(Saved items from a collection)
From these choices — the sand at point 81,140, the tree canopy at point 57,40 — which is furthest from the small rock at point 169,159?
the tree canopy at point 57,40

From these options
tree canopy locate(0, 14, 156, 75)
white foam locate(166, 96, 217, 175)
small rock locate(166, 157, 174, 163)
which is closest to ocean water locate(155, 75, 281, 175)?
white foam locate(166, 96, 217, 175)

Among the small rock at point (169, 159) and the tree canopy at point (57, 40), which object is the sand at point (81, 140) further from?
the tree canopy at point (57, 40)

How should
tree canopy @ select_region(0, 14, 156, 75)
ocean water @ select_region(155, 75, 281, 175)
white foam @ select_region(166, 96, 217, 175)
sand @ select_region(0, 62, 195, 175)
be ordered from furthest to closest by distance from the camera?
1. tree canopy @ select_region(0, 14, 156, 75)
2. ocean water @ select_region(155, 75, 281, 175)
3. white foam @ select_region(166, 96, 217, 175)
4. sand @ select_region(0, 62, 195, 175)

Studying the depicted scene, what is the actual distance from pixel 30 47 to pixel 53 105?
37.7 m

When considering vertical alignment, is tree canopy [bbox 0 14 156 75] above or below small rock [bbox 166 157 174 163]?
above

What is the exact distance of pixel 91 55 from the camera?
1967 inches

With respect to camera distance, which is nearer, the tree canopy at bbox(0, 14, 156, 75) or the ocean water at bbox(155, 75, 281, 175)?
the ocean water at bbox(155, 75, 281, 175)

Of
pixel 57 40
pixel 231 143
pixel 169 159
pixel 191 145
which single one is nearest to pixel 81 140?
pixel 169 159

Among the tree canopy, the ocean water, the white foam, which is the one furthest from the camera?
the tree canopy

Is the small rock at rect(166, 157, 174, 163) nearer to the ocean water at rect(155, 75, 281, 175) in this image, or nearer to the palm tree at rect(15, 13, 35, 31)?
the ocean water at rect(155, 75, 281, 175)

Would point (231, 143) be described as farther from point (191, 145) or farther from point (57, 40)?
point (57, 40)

## Task directions
Turn the lines above into a JSON list of strings, starting with the line that contains "Would point (231, 143)" and going on through the final line. Use one string per line and skip any blank lines.

## Exercise answer
[
  "Would point (231, 143) be described as farther from point (191, 145) or farther from point (57, 40)?",
  "point (57, 40)"
]